Programmable logic controllers, also called programmable controllers or PLCs, are solid-state members of the computer family, using integrated circuits instead of electromechanical devices to implement control functions. They are capable of storing instructions, such as sequencing, timing, counting, arithmetic, data manipulation, and communication, to control industrial machines and processes. Figure below illustrates a conceptual diagram of a PLC application.
PLC conceptual application diagram
Programmable controllers have many definitions. However, PLCs can be thought of in simple terms as industrial computers with specially designed architecture in both their central units (the PLC itself) and their interfacing circuitry to field devices (input/output connections to the real world).
Control engineering has evolved over time. In the past humans were the main method for controlling a system. More recently electricity has been used for control and early electrical control was based on relays. These relays allow power to be switched on and off without a mechanical switch. It is common to use relays to make simple logical control decisions. The development of low cost computer has brought the most recent revolution, the Programmable Logic Controller (PLC). The advent of the PLC began in the 1970s, and has become the most common choice for manufacturing controls.

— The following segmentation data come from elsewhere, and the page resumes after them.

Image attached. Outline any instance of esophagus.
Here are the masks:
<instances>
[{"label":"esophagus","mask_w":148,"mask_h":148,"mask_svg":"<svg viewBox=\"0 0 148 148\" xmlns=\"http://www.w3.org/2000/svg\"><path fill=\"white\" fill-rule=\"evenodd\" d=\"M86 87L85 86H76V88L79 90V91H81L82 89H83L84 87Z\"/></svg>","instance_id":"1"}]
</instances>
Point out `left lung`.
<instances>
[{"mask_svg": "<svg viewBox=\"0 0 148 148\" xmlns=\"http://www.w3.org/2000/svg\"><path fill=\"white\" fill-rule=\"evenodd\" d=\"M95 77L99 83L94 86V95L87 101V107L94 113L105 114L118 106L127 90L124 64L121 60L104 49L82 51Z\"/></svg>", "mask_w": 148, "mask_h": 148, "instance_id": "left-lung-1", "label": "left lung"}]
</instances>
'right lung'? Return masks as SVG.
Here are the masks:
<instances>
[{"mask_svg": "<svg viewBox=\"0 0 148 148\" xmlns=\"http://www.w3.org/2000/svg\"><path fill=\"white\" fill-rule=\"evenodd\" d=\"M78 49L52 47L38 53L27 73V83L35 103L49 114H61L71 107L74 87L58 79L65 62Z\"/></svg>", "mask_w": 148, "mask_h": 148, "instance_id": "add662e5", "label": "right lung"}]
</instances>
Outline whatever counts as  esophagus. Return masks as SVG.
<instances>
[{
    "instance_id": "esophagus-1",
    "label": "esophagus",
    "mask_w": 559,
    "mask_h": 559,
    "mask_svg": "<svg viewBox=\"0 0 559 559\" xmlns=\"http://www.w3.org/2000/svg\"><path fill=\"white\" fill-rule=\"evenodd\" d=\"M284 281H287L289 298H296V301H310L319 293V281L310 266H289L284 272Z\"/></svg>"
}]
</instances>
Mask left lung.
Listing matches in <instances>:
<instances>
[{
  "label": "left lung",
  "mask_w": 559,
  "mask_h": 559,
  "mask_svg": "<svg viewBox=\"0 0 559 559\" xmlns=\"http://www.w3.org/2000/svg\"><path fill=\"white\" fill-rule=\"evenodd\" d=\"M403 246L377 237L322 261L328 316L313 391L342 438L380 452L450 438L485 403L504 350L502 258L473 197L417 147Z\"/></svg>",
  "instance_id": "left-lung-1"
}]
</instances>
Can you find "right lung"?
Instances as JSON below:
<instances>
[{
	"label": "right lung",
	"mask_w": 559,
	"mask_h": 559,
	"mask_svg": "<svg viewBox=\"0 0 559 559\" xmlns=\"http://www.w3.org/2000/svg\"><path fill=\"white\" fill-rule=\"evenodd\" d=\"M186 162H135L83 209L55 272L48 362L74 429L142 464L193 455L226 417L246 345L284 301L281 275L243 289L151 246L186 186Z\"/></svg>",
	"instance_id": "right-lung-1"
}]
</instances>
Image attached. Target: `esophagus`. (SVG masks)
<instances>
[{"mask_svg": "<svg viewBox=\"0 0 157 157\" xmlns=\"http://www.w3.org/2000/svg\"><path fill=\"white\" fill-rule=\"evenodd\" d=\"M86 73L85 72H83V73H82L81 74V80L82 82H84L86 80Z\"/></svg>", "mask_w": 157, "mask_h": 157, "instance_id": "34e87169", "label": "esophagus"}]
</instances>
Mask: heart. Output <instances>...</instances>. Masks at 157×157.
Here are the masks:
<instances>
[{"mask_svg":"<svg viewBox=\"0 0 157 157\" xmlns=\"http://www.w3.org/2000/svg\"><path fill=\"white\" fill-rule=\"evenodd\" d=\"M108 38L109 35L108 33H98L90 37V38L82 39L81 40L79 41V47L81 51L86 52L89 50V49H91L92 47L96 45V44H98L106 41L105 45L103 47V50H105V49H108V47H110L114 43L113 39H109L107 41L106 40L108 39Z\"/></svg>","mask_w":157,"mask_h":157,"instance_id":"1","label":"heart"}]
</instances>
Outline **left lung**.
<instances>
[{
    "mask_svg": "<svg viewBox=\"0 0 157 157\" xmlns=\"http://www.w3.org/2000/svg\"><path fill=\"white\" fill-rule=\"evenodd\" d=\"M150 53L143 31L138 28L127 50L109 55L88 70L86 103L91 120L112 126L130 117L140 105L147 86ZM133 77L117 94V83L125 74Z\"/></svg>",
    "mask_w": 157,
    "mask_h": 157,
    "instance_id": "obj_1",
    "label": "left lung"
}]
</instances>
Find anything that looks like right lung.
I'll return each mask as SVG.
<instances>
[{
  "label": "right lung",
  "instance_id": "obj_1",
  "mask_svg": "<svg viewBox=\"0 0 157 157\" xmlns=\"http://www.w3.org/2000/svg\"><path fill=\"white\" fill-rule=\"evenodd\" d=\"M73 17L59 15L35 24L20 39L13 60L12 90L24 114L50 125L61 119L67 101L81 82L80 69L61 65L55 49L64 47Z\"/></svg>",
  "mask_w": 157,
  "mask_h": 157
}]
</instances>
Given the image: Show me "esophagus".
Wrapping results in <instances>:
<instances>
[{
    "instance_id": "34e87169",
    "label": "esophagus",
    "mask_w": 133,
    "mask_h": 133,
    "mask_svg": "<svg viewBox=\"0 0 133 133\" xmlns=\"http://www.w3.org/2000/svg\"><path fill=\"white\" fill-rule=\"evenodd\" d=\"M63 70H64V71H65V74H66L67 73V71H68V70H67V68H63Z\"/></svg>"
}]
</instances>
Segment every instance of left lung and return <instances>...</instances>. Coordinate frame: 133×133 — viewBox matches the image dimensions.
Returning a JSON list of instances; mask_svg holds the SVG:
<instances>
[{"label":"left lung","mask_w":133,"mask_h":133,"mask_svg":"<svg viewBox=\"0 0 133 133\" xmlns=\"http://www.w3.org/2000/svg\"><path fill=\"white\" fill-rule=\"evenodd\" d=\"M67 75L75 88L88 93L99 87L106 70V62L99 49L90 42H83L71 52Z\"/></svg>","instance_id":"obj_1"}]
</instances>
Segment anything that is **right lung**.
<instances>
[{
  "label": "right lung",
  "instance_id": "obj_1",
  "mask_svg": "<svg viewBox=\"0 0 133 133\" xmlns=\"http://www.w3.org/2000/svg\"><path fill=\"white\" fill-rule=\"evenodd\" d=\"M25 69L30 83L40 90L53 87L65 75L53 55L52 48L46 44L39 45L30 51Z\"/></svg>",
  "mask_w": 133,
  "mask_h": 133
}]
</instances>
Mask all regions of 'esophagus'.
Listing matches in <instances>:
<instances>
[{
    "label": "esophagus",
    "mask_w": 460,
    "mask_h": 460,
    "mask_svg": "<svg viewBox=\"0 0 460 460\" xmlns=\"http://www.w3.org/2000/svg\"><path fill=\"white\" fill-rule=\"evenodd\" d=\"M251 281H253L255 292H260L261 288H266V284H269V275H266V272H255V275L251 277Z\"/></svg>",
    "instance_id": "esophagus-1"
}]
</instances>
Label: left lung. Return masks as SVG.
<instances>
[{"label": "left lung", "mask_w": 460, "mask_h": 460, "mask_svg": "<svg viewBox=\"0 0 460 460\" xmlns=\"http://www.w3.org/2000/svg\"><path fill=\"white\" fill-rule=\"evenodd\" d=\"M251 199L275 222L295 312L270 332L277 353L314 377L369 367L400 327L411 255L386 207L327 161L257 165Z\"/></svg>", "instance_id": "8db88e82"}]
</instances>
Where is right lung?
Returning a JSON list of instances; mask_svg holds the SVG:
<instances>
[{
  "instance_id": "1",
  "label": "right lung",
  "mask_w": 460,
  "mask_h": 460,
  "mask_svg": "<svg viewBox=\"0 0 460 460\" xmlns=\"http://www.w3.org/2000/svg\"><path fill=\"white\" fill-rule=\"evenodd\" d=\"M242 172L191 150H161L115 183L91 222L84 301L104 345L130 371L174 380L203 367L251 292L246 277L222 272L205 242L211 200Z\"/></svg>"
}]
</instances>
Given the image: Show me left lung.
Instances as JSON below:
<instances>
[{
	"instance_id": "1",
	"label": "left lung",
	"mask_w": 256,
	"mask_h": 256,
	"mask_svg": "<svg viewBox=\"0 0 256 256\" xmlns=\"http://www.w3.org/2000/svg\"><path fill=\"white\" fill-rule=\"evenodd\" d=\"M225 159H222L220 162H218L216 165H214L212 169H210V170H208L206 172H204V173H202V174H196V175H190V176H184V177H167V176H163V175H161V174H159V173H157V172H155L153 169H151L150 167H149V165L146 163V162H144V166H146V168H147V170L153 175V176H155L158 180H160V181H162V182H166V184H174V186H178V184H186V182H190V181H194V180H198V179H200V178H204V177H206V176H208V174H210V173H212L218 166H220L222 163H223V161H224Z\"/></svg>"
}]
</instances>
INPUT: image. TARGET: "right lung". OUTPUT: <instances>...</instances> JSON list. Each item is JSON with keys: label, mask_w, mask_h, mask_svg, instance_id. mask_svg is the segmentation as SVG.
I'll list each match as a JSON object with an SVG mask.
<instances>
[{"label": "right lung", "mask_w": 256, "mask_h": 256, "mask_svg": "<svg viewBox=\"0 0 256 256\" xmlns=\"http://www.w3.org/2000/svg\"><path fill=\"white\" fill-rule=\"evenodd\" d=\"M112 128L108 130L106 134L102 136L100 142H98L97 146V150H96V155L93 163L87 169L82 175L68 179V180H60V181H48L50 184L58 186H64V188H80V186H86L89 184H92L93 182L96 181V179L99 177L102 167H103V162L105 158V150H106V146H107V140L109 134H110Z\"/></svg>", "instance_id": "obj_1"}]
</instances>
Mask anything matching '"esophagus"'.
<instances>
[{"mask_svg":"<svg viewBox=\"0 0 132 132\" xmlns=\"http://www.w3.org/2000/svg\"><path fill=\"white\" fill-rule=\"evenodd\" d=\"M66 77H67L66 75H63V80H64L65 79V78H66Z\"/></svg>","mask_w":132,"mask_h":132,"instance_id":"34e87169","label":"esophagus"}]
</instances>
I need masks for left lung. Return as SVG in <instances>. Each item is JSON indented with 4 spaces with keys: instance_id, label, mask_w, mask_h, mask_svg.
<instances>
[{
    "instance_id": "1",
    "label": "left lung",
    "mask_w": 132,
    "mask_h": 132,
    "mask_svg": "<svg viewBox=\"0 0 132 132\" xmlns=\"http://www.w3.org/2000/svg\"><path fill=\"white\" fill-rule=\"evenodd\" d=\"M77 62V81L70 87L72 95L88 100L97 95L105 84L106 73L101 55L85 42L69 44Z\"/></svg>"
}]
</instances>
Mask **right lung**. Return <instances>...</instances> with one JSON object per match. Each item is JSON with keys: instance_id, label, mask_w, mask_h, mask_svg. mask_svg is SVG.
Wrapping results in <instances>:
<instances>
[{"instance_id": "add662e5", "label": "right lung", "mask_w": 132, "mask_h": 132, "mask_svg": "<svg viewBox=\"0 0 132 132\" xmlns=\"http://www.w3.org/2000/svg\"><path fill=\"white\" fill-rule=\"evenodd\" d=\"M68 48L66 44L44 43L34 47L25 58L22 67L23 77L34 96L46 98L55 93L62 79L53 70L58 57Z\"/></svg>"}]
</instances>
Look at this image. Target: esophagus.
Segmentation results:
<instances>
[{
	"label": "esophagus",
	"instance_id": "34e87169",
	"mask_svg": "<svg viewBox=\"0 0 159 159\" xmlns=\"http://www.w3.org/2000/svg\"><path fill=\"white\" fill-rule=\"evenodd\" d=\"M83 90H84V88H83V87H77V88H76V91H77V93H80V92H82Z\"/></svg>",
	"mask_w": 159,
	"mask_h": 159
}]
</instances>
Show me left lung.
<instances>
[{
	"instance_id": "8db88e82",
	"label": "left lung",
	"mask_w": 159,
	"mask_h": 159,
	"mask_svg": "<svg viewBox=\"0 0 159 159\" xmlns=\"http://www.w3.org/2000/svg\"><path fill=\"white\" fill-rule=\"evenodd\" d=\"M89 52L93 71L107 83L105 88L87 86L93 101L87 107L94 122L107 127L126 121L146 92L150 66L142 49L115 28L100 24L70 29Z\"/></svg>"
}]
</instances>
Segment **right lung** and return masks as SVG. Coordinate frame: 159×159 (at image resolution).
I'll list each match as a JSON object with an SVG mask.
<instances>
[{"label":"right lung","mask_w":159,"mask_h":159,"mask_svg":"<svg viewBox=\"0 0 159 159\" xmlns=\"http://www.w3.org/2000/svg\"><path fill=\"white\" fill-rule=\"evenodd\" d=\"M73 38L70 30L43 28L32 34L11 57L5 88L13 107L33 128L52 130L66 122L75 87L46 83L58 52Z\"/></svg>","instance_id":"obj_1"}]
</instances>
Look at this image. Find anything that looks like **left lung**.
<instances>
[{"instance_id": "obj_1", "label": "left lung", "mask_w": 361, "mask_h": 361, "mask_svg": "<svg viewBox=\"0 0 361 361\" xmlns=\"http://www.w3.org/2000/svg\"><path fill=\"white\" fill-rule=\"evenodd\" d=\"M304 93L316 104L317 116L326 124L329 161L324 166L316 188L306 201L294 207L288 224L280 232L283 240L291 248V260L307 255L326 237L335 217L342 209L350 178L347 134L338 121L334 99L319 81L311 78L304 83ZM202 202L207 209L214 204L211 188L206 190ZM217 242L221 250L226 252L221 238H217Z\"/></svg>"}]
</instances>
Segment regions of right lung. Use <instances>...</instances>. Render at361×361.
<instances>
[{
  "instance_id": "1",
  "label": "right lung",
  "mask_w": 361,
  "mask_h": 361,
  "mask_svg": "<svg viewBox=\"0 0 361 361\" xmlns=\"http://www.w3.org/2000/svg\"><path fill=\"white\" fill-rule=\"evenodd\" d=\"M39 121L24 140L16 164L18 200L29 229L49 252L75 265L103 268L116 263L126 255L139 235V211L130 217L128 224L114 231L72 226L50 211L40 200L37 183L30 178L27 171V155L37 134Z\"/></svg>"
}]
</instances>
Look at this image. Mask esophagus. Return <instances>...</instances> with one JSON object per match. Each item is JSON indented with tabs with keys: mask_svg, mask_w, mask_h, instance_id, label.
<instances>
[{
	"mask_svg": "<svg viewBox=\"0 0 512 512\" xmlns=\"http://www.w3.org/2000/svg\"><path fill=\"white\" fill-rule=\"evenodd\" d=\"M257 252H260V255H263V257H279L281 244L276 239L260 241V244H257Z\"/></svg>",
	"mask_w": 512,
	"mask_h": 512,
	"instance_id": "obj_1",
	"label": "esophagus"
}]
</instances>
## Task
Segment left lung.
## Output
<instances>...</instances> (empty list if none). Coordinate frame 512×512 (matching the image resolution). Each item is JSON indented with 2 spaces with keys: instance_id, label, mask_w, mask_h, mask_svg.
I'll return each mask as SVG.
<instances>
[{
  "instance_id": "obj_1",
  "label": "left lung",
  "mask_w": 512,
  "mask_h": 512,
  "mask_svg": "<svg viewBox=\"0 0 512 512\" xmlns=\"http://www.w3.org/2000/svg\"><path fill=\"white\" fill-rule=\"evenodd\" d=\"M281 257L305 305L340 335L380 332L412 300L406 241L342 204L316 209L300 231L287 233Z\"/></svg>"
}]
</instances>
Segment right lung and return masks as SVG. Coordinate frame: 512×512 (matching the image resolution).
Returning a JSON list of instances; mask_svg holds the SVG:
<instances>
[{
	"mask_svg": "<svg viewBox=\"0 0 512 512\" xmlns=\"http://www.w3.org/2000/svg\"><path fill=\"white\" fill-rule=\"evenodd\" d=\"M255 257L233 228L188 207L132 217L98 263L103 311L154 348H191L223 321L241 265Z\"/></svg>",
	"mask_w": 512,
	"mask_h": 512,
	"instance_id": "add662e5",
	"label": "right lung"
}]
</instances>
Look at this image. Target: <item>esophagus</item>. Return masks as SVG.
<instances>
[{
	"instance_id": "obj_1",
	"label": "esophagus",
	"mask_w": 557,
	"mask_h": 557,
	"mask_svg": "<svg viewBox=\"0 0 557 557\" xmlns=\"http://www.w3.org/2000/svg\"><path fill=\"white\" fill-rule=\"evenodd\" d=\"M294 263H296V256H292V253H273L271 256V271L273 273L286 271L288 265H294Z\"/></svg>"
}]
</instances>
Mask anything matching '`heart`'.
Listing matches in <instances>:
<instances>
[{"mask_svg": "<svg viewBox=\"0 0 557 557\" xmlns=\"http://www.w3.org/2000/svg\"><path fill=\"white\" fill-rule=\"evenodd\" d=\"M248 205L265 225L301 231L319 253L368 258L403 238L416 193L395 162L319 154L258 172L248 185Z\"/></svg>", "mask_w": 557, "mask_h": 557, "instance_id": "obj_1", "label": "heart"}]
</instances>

PLCs have been gaining popularity on the factory floor and will probably remain predominant for some time to come. Most of this is because of the advantages they offer.
• Cost effective for controlling complex systems.
• Flexible and can be reapplied to control other systems quickly and easily.
• Computational abilities allow more sophisticated control.
• Trouble shooting aids make programming easier and reduce downtime.
• Reliable components make these likely to operate for years before failure.